8 steps to a successful ‘digital front door’ for healthcare

Assess your patients’ needs before tailoring apps and data for them.


If you work for a healthcare provider, you’ve probably heard rumblings from on high recently: The C-suite is eager to create something called a “digital front door” (DFD) that will supposedly make it easier and faster for patients to get the information they need.

Without a detailed roadmap, or sometimes even a clear understanding of what a DFD is, IT leadership implements a DFD solution with glitzy features such as a chatbot. But once patients start using it, they find the new front door, which is supposed to improve their experience by simplifying it, leads to the same complex mix of applications and websites they struggled with before.

Figure 1

Asking the chatbot to schedule an appointment, for example, might dump a user into a hard-to-navigate calendar that requires a separate login.

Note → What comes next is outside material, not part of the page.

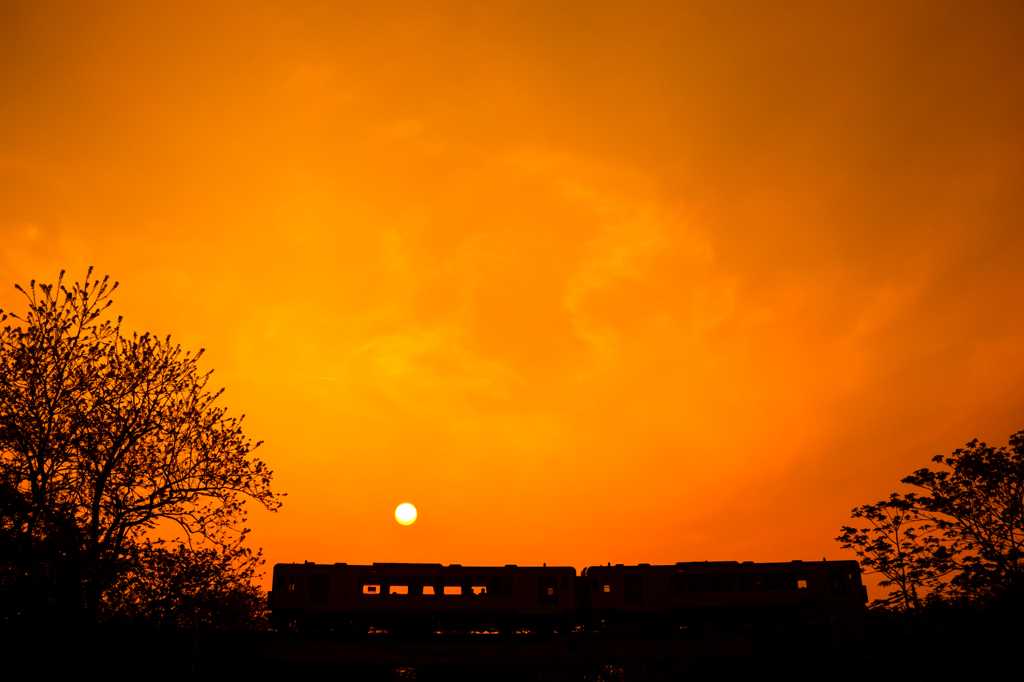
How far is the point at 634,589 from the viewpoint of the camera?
42281 millimetres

Faced with such complexity, patients’ satisfaction scores sink further, and the health system must start over, having wasted time and money without fundamentally improving the patient experience.

The most successful DFDs we’ve seen do more than just link to existing applications and web pages through a chatbot or create a new interface to the provider’s existing systems. They are instead tailored to the unique needs of each health system and their target patient population. They reflect a rethinking of each step in the patient experience to make the care process far easier and less stressful, increasing access to care and the quality of that care.

For the patient scheduling an appointment, for example, the chatbot might tap the details of their upcoming visit and their past medical records to remind them to fast before a scheduled blood test, or to offer a ride.

This up-front work, which can be done in as little as a few weeks, provides a solid foundation for a single, easy-to-navigate umbrella of applications and services that fundamentally transforms and enhances the patient experience.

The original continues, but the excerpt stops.